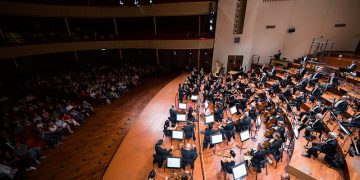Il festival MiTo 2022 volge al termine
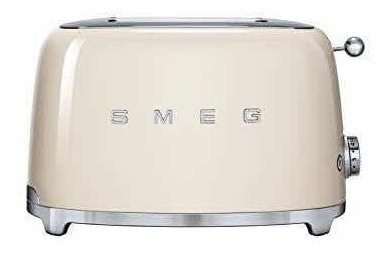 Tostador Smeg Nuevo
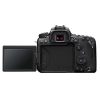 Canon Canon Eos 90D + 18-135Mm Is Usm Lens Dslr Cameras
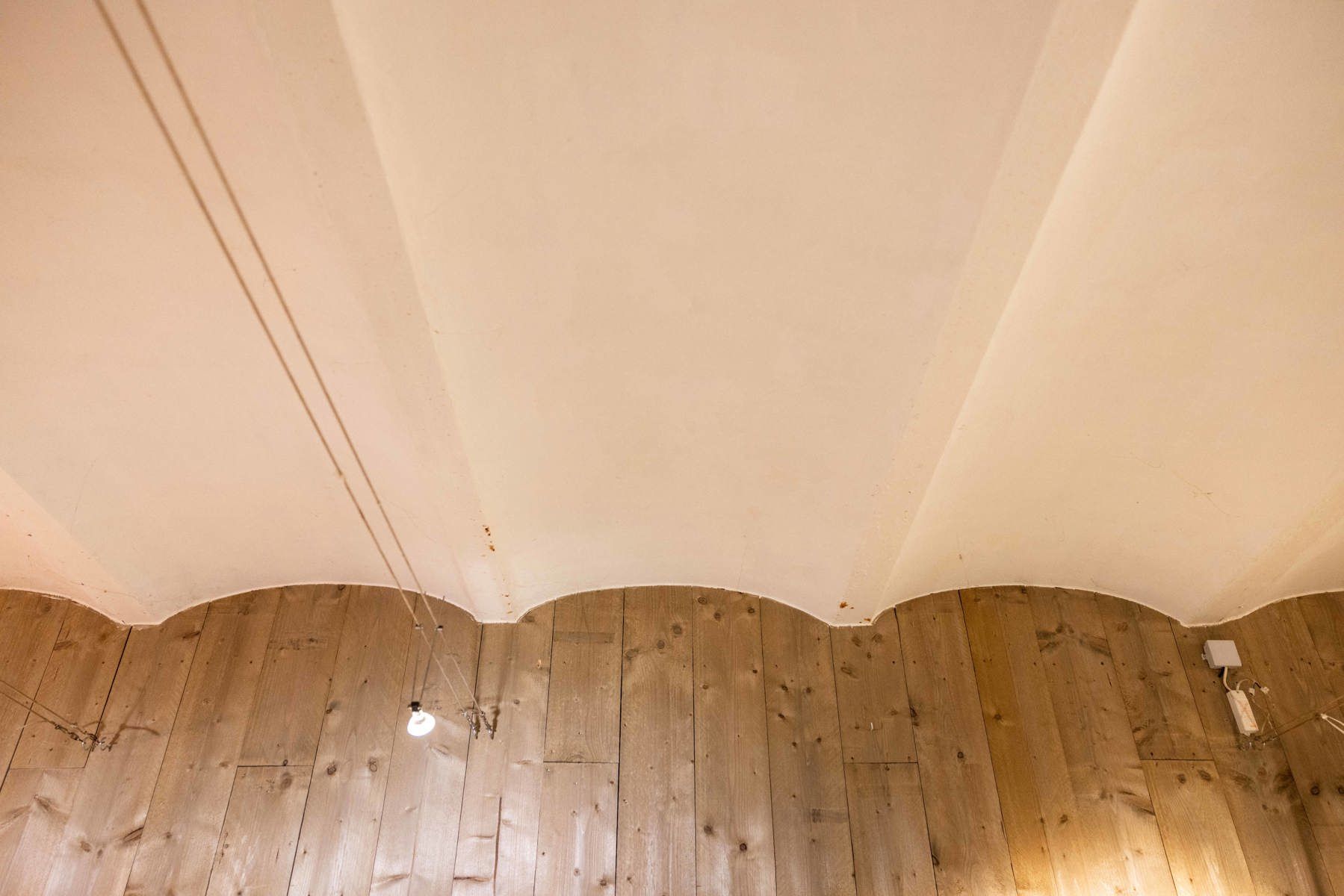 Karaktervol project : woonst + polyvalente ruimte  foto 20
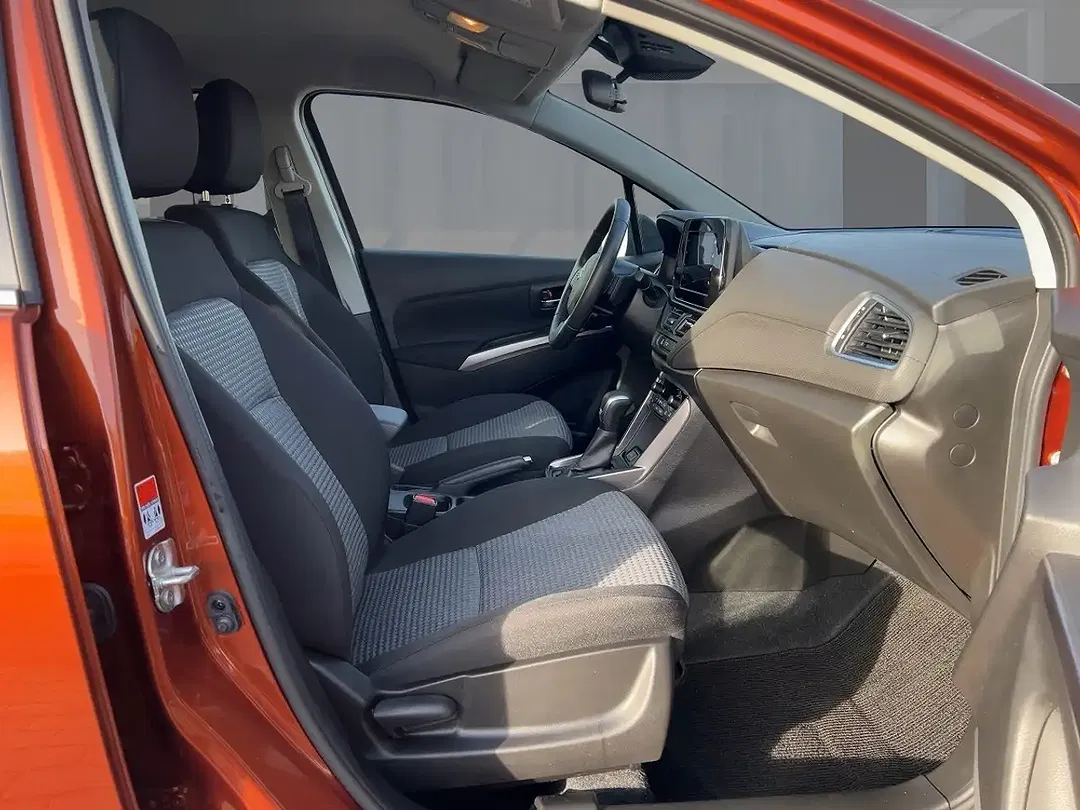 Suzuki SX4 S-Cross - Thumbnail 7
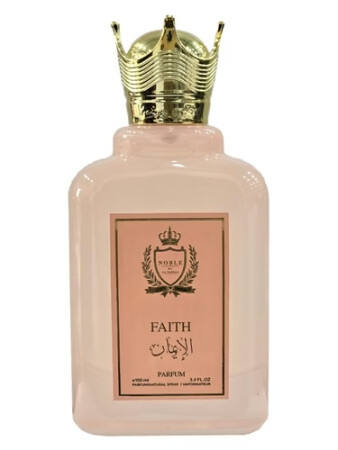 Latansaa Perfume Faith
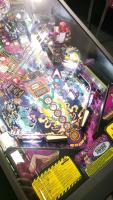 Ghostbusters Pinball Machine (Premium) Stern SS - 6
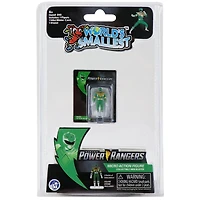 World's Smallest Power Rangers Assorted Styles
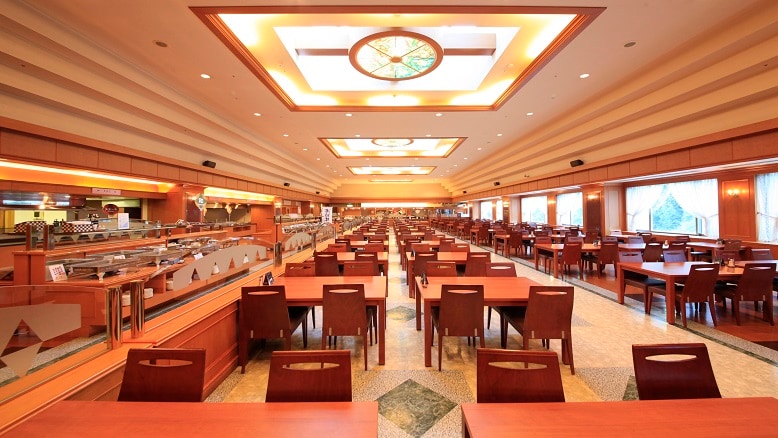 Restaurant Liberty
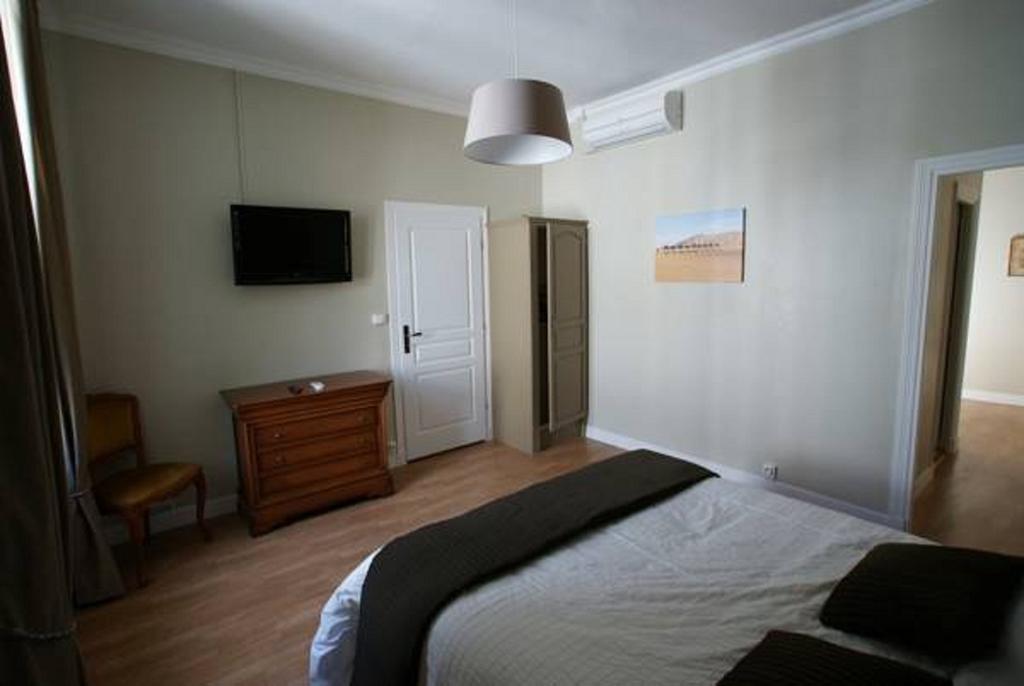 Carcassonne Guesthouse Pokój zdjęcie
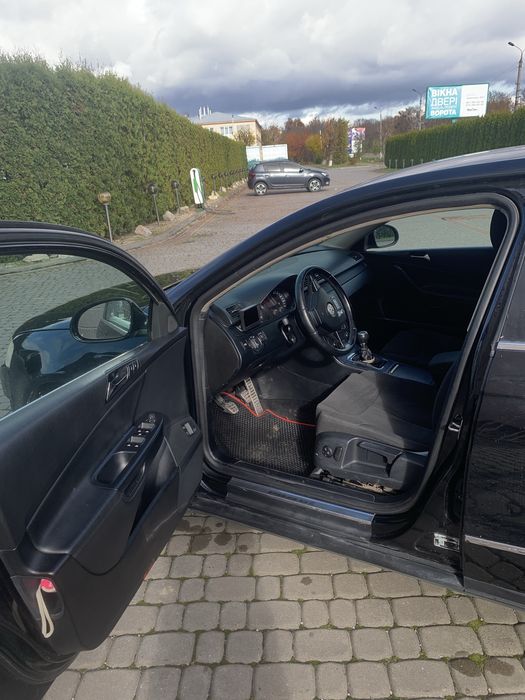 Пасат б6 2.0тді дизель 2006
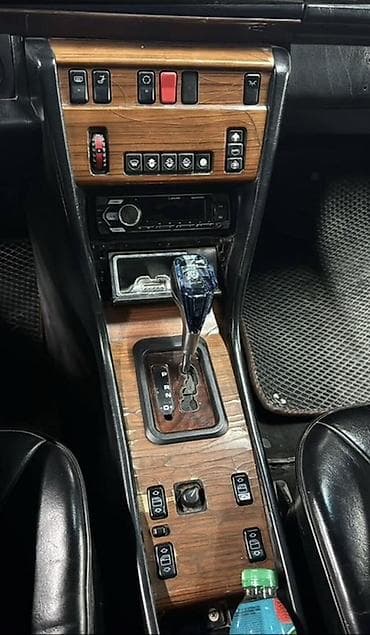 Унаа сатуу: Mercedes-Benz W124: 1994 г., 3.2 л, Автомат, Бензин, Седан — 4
━━━━━━━━━━━━━━━━━━━━━━━━━━━━━━
> **Task directions**
Quote all twelve entries above word for word, leaving out the pictures.

> **Written answer**
Il festival MiTo 2022 volge al termine
 Tostador Smeg Nuevo
 Canon Canon Eos 90D + 18-135Mm Is Usm Lens Dslr Cameras
 Karaktervol project : woonst + polyvalente ruimte  foto 20
 Suzuki SX4 S-Cross - Thumbnail 7
 Latansaa Perfume Faith
 Ghostbusters Pinball Machine (Premium) Stern SS - 6
 World's Smallest Power Rangers Assorted Styles
 Restaurant Liberty
 Carcassonne Guesthouse Pokój zdjęcie
 Пасат б6 2.0тді дизель 2006
 Унаа сатуу: Mercedes-Benz W124: 1994 г., 3.2 л, Автомат, Бензин, Седан — 4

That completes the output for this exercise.